=== What is being asked ===
Reproduce every line of the listing below verbatim, without altering a single character.

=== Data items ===
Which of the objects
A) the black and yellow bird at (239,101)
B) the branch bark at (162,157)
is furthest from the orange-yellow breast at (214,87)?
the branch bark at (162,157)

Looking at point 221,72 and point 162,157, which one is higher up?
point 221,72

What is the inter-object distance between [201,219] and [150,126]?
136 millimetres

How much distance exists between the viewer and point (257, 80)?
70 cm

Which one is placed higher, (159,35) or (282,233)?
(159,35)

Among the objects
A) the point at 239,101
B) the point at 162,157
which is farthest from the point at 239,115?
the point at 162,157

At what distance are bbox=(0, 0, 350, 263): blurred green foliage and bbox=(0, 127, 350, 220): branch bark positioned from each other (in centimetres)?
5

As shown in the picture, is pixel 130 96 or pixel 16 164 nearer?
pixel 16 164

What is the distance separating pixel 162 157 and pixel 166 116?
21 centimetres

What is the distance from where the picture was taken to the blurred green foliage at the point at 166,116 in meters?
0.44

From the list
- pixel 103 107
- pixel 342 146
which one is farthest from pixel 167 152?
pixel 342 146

=== Completed exercise ===
Which of the objects
A) the black and yellow bird at (239,101)
B) the branch bark at (162,157)
is furthest from the orange-yellow breast at (214,87)?
the branch bark at (162,157)

Looking at point 221,72 and point 162,157, which one is higher up?
point 221,72

What is the inter-object distance between [201,219] and [150,126]?
136 millimetres

How much distance exists between the viewer and point (257, 80)?
70 cm

Which one is placed higher, (159,35) or (282,233)?
(159,35)

Among the objects
A) the point at 239,101
B) the point at 162,157
which is farthest from the point at 239,115?
the point at 162,157

At what distance are bbox=(0, 0, 350, 263): blurred green foliage and bbox=(0, 127, 350, 220): branch bark positioned from each other (in centimetres)?
5

As shown in the picture, is pixel 130 96 or pixel 16 164 nearer?
pixel 16 164

What is the distance separating pixel 162 157 and pixel 166 116?
21 centimetres

What is the distance from where the picture was taken to the blurred green foliage at the point at 166,116 in meters?
0.44

From the list
- pixel 103 107
- pixel 342 146
which one is farthest from pixel 167 152?
pixel 342 146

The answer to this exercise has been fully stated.